GIVEN TASK: Locate every line below containing the string "white" and copy each of those lines. Case counts.

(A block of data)
* * * * * * *
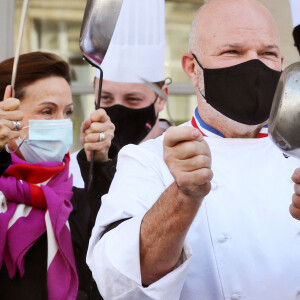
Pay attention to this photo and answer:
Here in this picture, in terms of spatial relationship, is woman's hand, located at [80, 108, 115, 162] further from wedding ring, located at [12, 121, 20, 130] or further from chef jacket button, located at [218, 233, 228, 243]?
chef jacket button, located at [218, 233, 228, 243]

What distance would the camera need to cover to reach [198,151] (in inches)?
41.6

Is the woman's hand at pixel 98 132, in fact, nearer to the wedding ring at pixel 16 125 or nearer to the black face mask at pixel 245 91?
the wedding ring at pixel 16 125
* * * * * * *
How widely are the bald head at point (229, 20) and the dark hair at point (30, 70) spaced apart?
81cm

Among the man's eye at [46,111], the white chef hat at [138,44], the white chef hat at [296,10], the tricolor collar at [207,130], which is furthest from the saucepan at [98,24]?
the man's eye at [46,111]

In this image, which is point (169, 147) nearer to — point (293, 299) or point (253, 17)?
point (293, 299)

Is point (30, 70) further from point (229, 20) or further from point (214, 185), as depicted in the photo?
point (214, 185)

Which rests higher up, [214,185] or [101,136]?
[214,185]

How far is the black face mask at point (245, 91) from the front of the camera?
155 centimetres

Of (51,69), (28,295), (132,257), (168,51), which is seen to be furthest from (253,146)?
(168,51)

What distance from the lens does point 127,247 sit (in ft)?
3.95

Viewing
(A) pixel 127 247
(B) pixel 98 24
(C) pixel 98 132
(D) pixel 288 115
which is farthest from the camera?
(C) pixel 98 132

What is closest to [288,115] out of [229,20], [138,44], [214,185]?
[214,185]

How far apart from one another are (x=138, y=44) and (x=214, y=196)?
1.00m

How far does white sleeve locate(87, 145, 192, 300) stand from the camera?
* * * * * * *
SOLUTION:
Among the man's eye at [46,111], the white chef hat at [138,44], the white chef hat at [296,10], the tricolor collar at [207,130], which is furthest from the saucepan at [98,24]?
How far does white sleeve locate(87, 145, 192, 300) stand from the camera?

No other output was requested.